* **Texte fourni**
<<<<

Le Commissariat à l’énergie atomique et aux énergies renouvelables (CEA) a ajouté dans un laconique communiqué que la « perspective du développement industriel » des réacteurs de quatrième génération n’était « plus envisagée avant la deuxième moitié de ce siècle ».
Astrid – acronyme de Advanced Sodium Technological Reactor for Industrial Demonstration – est un projet de réacteur à neutrons rapide, dit de génération quatre (l’EPR en construction constitue la génération trois, et les tranches en service actuellement en France forment la génération deux), refroidi au sodium.
Un projet contrarié
Il devait être construit à un horizon 2030 sur le site du CEA à Marcoule, au sud de la France, et sa capacité prévue sera de 600 MW. Une technologie fondée sur les réacteurs Phénix (250 MW) et Superphénix (1 200 MW) tous deux arrêtés désormais. Et une technologie relancée dans un cadre international, le Forum GIV, qui visait à étudier six types de réacteurs nucléaires de quatrième génération.
Jusqu’alors, l’objectif, annoncé sous la présidence de Jacques Chirac, était d’exploiter un réacteur de démonstration rapide en France autour de 2030 après avoir pris une décision de construction en 2024. Mais la programmation pluriannuelle de l’énergie du gouvernement en janvier dernier indiquait qu’en raison de la grande disponibilité d’uranium, une série de réacteurs rapides ne serait pas nécessaire au plus tôt avant la deuxième moitié du siècle. Ce que confirme le communiqué du CEA daté de vendredi 30 août.
Des enjeux multiples
La déclaration du CEA fait suite à un article paru jeudi dans Le Monde, citant une source anonyme au CEA, que ce dernier avait complètement abandonné le projet Astrid et que l’équipe dédiée au projet (25 personnes) avait été démantelée en février.
Le CEA déclare dans son communiqué que, sur la base de ses engagements pris avec les pouvoirs publics, le CEA « proposera d’ici la fin de cette année un programme de recherche révisé sur les réacteurs de quatrième génération pour 2020 et les années suivantes. »
Le CEA ajoute que le programme de recherche de quatrième génération qu’il entend proposer vise à lui permettre de maintenir son expertise dans la technologie des réacteurs refroidis au sodium.
Un rapport de la Cour des Comptes publié en 2017 indiquait que 738 millions d’euros avaient déjà été dépensés pour le programme Astrid, dont 500 millions d’euros provenant du programme d’investissements d’avenir (PIA) du gouvernement français.

>>>>

(Données recueillies)
<<<<

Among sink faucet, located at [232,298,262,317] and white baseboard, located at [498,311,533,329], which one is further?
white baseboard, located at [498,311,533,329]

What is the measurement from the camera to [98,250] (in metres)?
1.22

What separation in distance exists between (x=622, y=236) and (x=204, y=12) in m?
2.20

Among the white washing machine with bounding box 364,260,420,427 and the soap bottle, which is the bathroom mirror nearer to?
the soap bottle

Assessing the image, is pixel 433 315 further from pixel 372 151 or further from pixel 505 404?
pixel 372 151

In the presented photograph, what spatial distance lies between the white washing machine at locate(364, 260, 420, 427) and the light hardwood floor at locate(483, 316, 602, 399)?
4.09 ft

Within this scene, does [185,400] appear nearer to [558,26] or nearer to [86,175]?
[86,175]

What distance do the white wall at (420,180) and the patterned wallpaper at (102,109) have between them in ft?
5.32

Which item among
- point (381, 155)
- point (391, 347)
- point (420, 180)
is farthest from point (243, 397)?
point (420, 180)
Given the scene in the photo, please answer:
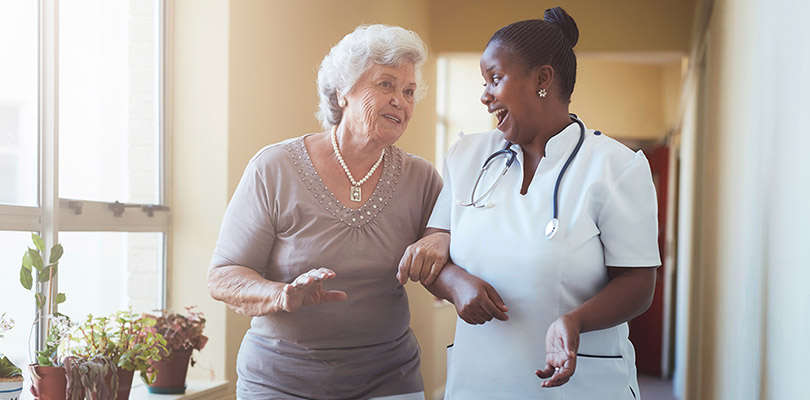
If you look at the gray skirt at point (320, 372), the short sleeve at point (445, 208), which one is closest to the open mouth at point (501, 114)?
the short sleeve at point (445, 208)

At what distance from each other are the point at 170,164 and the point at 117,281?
0.48 meters

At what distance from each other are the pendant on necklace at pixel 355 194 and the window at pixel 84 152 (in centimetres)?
99

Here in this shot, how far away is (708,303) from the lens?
11.0 ft

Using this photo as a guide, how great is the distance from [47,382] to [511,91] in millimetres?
1402

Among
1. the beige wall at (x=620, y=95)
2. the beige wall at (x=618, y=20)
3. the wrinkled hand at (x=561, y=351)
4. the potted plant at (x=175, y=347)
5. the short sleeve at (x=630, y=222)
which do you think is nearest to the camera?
the wrinkled hand at (x=561, y=351)

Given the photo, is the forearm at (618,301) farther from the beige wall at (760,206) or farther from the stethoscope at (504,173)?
the beige wall at (760,206)

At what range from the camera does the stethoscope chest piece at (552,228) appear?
1.39 m

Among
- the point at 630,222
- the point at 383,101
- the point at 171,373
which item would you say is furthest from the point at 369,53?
the point at 171,373

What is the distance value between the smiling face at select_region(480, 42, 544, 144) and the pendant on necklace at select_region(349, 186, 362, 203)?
0.60 metres

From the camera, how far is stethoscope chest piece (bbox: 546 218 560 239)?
1.39m

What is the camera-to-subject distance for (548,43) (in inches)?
57.4

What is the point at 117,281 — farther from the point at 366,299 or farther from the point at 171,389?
the point at 366,299

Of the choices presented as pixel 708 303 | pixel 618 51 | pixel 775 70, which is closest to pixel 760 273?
pixel 775 70

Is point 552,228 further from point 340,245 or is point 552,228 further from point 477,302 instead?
point 340,245
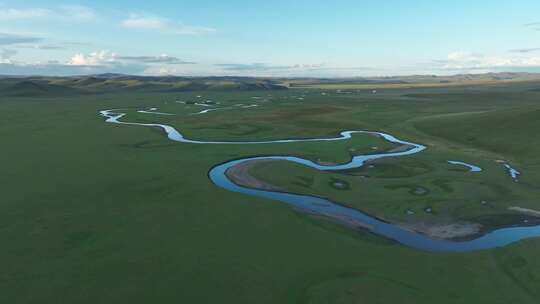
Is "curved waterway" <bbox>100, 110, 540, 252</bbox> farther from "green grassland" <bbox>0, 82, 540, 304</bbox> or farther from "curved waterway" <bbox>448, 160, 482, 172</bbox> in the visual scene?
"curved waterway" <bbox>448, 160, 482, 172</bbox>

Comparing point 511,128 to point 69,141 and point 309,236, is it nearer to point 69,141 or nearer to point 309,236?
point 309,236

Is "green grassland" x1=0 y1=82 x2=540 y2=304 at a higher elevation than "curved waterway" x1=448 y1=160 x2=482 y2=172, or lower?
lower

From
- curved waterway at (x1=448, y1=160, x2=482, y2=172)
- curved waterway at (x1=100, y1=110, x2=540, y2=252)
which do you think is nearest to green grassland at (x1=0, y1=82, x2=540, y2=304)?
curved waterway at (x1=100, y1=110, x2=540, y2=252)

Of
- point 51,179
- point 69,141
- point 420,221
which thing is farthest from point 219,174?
point 69,141

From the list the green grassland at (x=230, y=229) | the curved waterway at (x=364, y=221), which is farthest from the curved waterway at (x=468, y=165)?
the curved waterway at (x=364, y=221)

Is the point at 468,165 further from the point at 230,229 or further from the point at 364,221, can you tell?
the point at 230,229

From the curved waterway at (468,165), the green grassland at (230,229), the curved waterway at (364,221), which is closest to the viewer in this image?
the green grassland at (230,229)

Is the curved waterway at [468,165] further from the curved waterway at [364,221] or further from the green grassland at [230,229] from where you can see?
the curved waterway at [364,221]

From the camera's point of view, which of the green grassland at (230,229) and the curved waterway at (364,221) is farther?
the curved waterway at (364,221)

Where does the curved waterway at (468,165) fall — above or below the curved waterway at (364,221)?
above
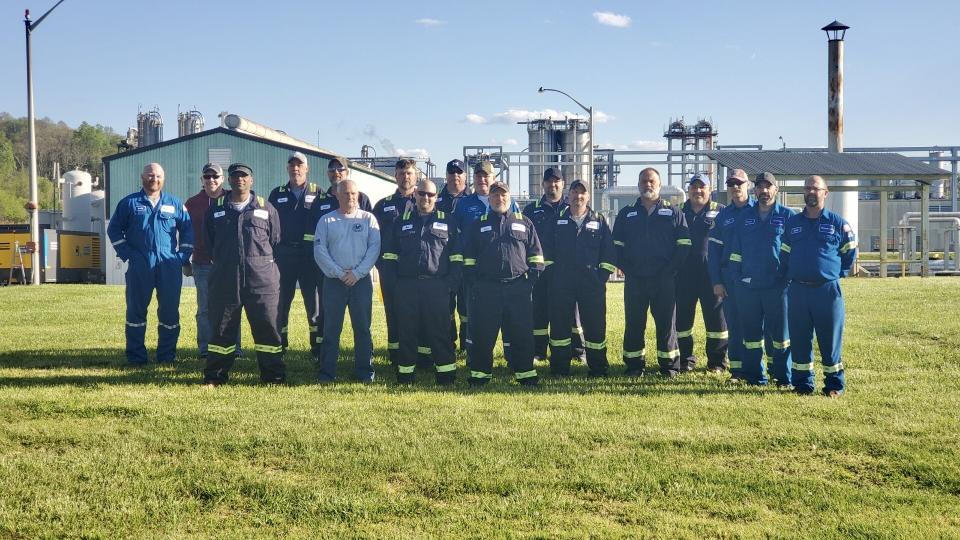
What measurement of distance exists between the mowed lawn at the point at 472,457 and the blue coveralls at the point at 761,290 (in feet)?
1.51

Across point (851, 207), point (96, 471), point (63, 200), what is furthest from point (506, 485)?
point (63, 200)

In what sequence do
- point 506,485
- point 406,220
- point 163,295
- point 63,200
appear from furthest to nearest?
point 63,200 → point 163,295 → point 406,220 → point 506,485

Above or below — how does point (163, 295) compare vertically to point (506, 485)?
above

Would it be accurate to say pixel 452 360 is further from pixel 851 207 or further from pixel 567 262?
pixel 851 207

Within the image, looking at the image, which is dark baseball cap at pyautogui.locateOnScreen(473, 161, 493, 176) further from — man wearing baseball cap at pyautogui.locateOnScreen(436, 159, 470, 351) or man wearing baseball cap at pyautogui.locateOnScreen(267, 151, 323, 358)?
man wearing baseball cap at pyautogui.locateOnScreen(267, 151, 323, 358)

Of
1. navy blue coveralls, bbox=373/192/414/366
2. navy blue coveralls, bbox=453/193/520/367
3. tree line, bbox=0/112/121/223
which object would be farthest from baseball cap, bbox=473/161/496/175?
tree line, bbox=0/112/121/223

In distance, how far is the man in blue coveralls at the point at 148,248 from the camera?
9273 millimetres

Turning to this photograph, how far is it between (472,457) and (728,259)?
162 inches

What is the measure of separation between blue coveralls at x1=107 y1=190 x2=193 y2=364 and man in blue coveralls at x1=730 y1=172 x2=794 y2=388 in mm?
5961

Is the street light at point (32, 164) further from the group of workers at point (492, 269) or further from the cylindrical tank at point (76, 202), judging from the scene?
the group of workers at point (492, 269)

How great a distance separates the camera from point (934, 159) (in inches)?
1734

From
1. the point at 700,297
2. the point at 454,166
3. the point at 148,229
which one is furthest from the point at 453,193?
the point at 148,229

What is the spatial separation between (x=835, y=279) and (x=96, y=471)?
20.5ft

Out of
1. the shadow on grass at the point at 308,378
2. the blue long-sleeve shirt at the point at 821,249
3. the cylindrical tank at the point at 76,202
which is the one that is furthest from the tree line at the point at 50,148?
the blue long-sleeve shirt at the point at 821,249
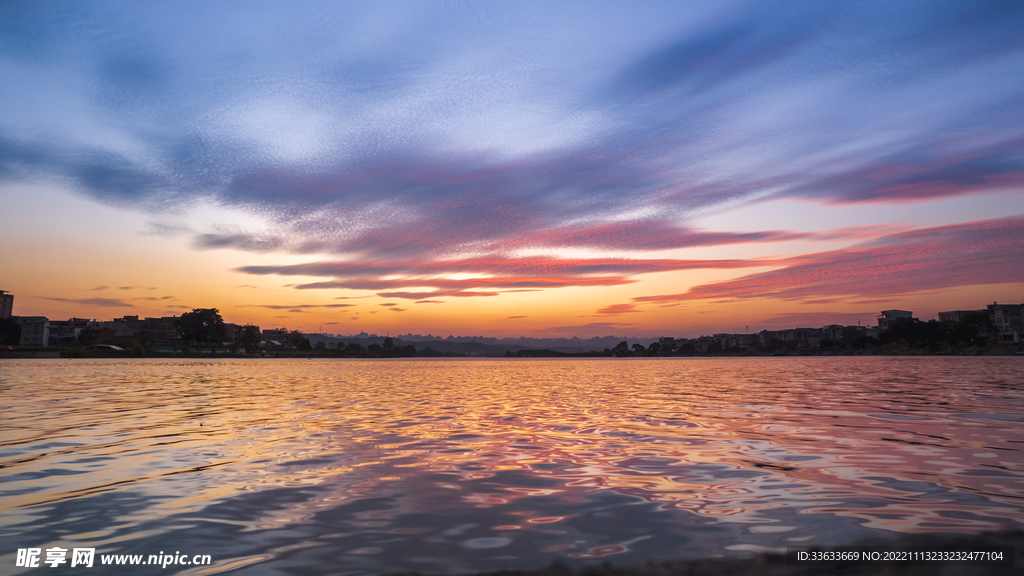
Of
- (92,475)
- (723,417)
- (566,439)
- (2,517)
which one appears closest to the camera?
(2,517)

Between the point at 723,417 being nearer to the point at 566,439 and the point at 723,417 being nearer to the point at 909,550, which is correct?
the point at 566,439

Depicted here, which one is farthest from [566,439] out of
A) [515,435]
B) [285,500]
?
[285,500]

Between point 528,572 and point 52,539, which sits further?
point 52,539

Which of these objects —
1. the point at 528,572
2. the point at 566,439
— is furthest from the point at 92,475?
the point at 566,439

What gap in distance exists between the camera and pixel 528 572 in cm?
523

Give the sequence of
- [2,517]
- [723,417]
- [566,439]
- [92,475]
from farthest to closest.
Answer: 1. [723,417]
2. [566,439]
3. [92,475]
4. [2,517]

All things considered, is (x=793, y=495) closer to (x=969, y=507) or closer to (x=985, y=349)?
(x=969, y=507)

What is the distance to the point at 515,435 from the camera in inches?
576

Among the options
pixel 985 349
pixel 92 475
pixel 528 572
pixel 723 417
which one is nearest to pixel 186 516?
pixel 92 475

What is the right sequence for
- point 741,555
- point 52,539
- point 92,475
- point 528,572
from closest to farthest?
point 528,572, point 741,555, point 52,539, point 92,475

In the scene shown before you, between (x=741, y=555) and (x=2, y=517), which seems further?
(x=2, y=517)

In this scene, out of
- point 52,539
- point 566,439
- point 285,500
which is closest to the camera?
point 52,539

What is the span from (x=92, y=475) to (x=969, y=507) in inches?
581

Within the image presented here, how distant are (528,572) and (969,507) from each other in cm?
677
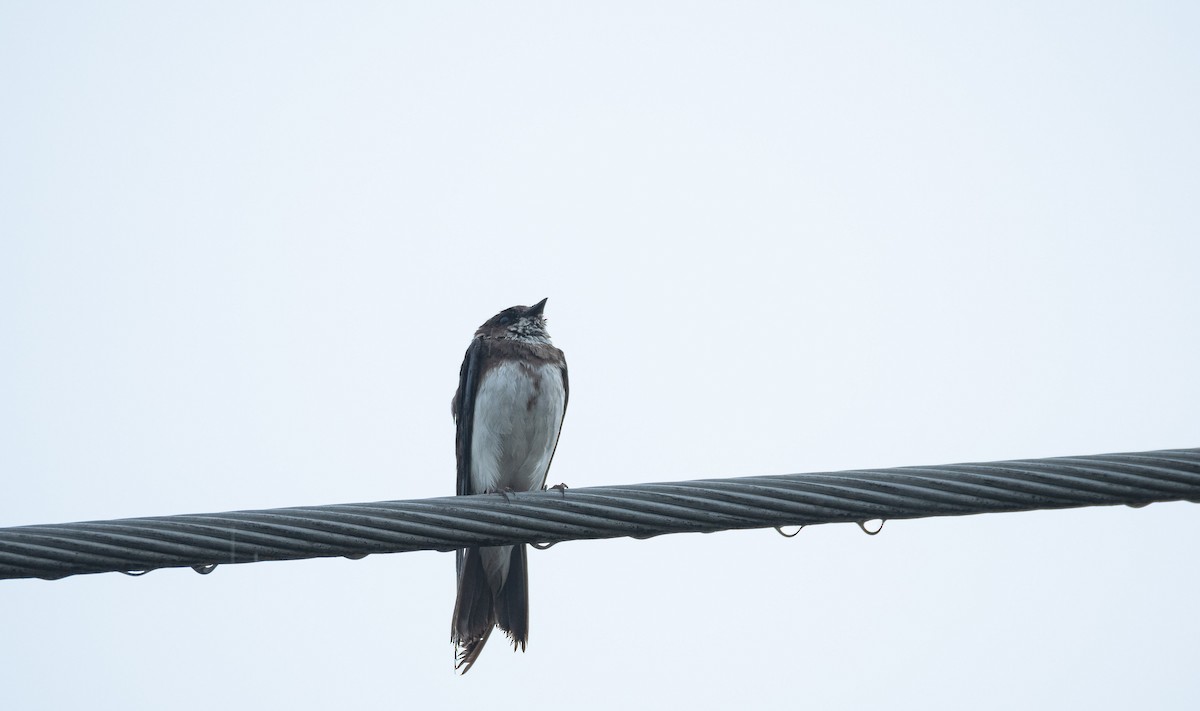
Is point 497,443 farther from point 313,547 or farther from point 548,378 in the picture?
point 313,547

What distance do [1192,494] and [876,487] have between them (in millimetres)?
853

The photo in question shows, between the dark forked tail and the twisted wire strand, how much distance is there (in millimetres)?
2071

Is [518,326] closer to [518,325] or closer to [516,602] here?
[518,325]

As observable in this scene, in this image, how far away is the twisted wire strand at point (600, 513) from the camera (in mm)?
3115

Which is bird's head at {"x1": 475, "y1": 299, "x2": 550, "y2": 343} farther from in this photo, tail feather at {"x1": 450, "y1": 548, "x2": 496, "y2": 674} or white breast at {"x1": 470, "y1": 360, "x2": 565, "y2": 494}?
tail feather at {"x1": 450, "y1": 548, "x2": 496, "y2": 674}

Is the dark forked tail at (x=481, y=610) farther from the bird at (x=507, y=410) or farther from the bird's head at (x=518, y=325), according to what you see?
the bird's head at (x=518, y=325)

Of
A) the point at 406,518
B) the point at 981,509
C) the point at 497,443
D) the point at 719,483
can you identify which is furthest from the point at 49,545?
the point at 497,443

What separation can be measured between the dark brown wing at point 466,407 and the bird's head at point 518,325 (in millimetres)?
217

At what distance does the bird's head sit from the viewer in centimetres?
712

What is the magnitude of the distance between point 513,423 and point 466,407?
0.39 metres

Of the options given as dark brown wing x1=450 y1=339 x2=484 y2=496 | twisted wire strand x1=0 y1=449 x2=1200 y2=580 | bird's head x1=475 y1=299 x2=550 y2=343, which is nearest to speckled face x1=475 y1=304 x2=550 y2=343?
bird's head x1=475 y1=299 x2=550 y2=343

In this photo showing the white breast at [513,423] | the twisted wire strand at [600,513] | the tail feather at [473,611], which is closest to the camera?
the twisted wire strand at [600,513]

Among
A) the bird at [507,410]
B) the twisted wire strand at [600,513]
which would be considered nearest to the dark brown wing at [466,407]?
the bird at [507,410]

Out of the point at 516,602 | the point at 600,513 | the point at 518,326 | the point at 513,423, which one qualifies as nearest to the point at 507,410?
the point at 513,423
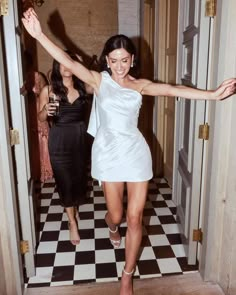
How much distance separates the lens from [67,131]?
2695 mm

>>>>

* **Travail demandé**
Écrivez la suite du texte sur le projet de réacteur Astrid, en commençant juste après sa dernière phrase.

* **Résultat de la tâche**
L’enjeu d’Astrid était également, selon le CEA, de « fermer » le cycle du combustible, en « brûlant » le plutonium issu du retraitement des combustibles usés dans les réacteurs de génération deux et trois. Ce report risque ainsi de ne pas être sans conséquence sur la « doctrine » française qui vise à considérer toutes les matières nucléaires nobles (donc avec de l’uranium et du plutonium) comme valorisables, les excluant des déchets, même si, la PPE souligne la poursuite de cette voie. Les débats sur la Plan national de gestion des matières et déchets radioactifs, en cours s’instruction, qui jusqu’alors conservait cette doctrine, risquent d’être relancés par la décision de reporter sine die Astrid… Et de relancer le débat sur un potentiel stockage de combustibles usés dans le futur centre de stockage ultime des déchets de haute et de moyenne activités à vie longue, Cigéo.
Au plan international aussi, cette décision présente un enjeu. Au-delà du Forum GIV, en 2014, aux termes d’un accord entre la France et le Japon, le Japon aurait accepté de payer une partie non divulguée du coût de la construction du réacteur rapide Astrid, dans l’espoir d’obtenir des connaissances techniques et une expérience opérationnelle. La France visait aussi la possibilité de tester certains combustibles pour Astrid dans le prototype nippon, Monju (240 MW), qui avait enregistré nombre de déboires.
Les organisations environnementales se sont toutes réjouies de cette décision d’arrêt. En revanche, Bruno Retailleau, président du groupe Les Républicains au Sénat, s’est fendu d’un communiqué estimant que « nous ne pourrons pas protéger notre environnement sans la recherche et l’innovation », estime que c’est « une faute, écologique, stratégique et politique », et accuse le gouvernement de céder « aux ayatollahs d’une écologie régressive et décroissante ».